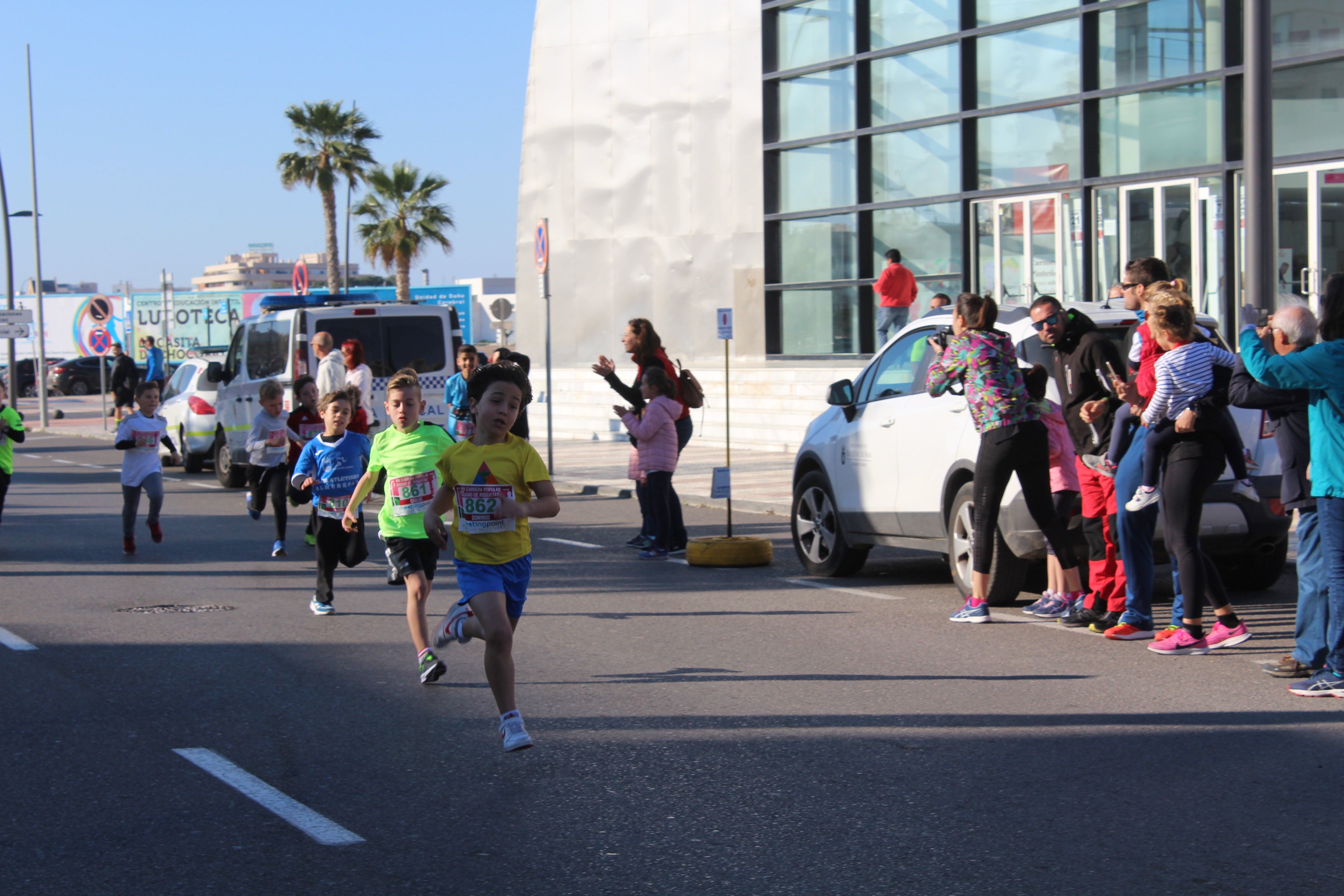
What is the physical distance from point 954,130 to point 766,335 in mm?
5007

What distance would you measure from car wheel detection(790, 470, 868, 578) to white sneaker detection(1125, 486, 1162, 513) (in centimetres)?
305

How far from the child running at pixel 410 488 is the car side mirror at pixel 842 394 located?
10.0 feet

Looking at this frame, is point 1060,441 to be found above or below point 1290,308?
below

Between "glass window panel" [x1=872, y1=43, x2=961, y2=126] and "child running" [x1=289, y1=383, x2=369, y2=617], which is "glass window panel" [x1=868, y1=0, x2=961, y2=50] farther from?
"child running" [x1=289, y1=383, x2=369, y2=617]

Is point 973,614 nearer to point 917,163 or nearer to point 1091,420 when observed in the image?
point 1091,420

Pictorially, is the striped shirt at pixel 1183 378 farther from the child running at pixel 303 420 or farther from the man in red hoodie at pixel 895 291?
the man in red hoodie at pixel 895 291

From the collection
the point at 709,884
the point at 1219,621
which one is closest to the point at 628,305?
the point at 1219,621

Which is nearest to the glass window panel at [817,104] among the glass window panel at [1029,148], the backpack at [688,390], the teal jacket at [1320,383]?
the glass window panel at [1029,148]

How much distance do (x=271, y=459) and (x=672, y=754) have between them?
8.03 m

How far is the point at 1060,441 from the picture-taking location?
8.82 m

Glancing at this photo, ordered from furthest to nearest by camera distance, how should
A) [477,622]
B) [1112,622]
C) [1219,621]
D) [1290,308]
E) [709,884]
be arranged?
[1112,622]
[1219,621]
[1290,308]
[477,622]
[709,884]

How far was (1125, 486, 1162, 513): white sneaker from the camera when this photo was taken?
25.4 feet

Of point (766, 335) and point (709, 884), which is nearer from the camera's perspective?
point (709, 884)

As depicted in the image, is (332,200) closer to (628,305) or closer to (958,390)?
(628,305)
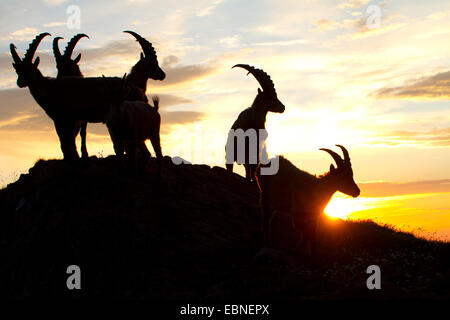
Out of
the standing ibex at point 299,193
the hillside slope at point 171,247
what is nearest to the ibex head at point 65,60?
the hillside slope at point 171,247

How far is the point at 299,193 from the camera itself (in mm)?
13477

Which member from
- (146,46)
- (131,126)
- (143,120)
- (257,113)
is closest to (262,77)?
(257,113)

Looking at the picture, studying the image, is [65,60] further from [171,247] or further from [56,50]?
[171,247]

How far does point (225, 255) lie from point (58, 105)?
6978 mm

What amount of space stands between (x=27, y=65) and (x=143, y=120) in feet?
14.0

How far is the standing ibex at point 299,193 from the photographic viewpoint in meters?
13.4

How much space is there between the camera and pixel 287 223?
16.0 m

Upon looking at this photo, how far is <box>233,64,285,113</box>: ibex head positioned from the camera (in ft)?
45.7

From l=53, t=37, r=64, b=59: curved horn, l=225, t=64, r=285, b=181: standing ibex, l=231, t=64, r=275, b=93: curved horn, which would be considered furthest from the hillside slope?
l=231, t=64, r=275, b=93: curved horn

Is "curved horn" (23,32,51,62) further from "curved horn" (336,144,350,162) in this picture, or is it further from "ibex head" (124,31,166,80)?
"curved horn" (336,144,350,162)

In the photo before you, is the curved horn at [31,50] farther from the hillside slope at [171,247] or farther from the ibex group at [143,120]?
the hillside slope at [171,247]

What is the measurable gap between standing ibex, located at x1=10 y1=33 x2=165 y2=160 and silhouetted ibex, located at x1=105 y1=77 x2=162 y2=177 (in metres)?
1.16
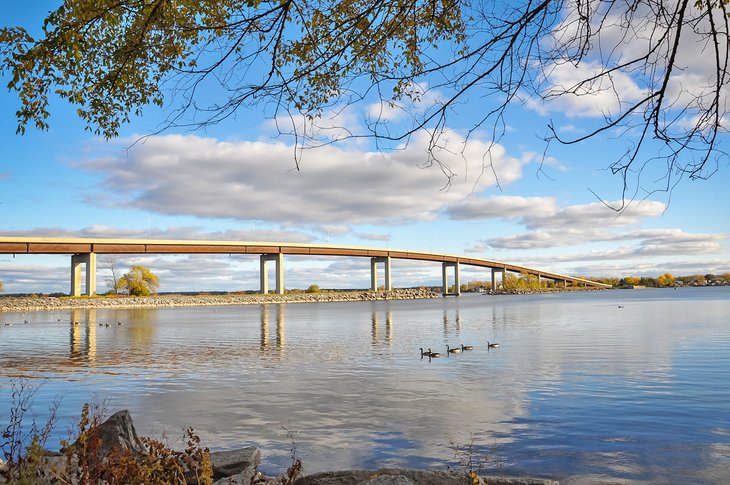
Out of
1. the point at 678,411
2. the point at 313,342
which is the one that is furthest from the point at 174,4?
the point at 313,342

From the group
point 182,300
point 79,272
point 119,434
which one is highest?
point 79,272

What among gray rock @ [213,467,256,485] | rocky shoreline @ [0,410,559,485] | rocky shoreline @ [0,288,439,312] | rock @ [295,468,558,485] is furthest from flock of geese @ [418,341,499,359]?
rocky shoreline @ [0,288,439,312]

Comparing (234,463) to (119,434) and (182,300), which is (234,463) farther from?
(182,300)

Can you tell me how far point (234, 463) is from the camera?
8.36m

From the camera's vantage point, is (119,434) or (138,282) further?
(138,282)

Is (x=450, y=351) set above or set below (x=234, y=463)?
below

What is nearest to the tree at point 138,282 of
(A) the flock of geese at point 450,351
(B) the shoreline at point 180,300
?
(B) the shoreline at point 180,300

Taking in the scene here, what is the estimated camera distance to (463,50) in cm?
775

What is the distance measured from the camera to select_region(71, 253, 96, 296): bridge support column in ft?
306

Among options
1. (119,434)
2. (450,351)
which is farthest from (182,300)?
(119,434)

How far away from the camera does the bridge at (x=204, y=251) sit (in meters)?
89.9

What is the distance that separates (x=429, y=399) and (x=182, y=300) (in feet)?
338

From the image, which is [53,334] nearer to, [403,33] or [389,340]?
[389,340]

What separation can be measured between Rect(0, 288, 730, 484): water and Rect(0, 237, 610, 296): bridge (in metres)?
65.0
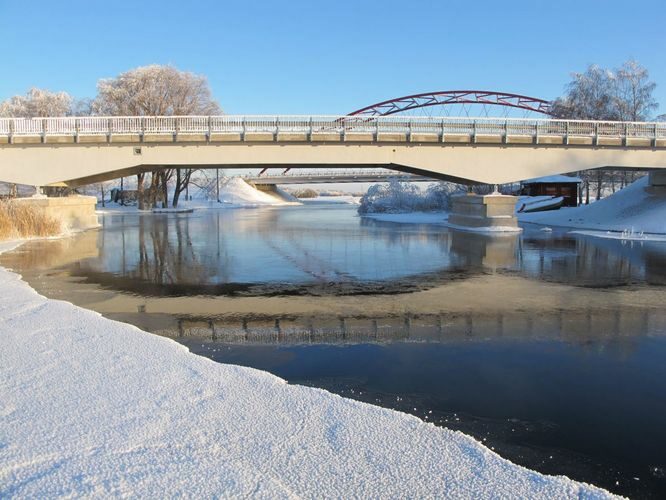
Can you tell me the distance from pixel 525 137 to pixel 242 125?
17174 mm

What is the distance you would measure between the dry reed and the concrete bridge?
463 cm

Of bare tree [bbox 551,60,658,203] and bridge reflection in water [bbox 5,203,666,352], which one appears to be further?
bare tree [bbox 551,60,658,203]

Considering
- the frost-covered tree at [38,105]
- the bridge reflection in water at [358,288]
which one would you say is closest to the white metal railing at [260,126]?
the bridge reflection in water at [358,288]

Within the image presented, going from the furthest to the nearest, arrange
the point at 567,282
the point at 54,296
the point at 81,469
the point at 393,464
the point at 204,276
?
the point at 204,276
the point at 567,282
the point at 54,296
the point at 393,464
the point at 81,469

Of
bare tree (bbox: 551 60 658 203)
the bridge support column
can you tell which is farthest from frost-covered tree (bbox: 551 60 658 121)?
the bridge support column

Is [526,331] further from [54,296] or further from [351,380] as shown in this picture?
[54,296]

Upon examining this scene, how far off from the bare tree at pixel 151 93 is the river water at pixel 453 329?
138ft

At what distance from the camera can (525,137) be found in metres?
33.9

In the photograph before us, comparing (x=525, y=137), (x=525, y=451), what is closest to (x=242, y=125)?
(x=525, y=137)

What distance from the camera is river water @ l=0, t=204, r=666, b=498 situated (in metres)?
5.39

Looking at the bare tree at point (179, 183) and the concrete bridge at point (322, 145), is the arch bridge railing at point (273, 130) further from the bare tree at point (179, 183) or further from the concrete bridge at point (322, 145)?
the bare tree at point (179, 183)

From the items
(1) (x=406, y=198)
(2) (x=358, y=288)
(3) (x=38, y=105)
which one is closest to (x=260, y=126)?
(2) (x=358, y=288)

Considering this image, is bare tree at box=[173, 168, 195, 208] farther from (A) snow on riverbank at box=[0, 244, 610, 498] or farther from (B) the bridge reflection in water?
(A) snow on riverbank at box=[0, 244, 610, 498]

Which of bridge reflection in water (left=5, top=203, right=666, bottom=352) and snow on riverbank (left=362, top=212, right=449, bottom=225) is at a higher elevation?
bridge reflection in water (left=5, top=203, right=666, bottom=352)
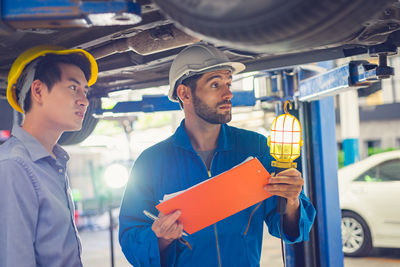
☆ ☆ ☆
=== GOAL OF THE EXERCISE ===
Show every line above that contains the word "below". Case counts.

=== RESPONSE TO THE TASK ===
Looking at this frame, is point 1060,441 to be found above or below point 1290,308?
below
Is (x=450, y=351) set above or set below (x=234, y=463)?
below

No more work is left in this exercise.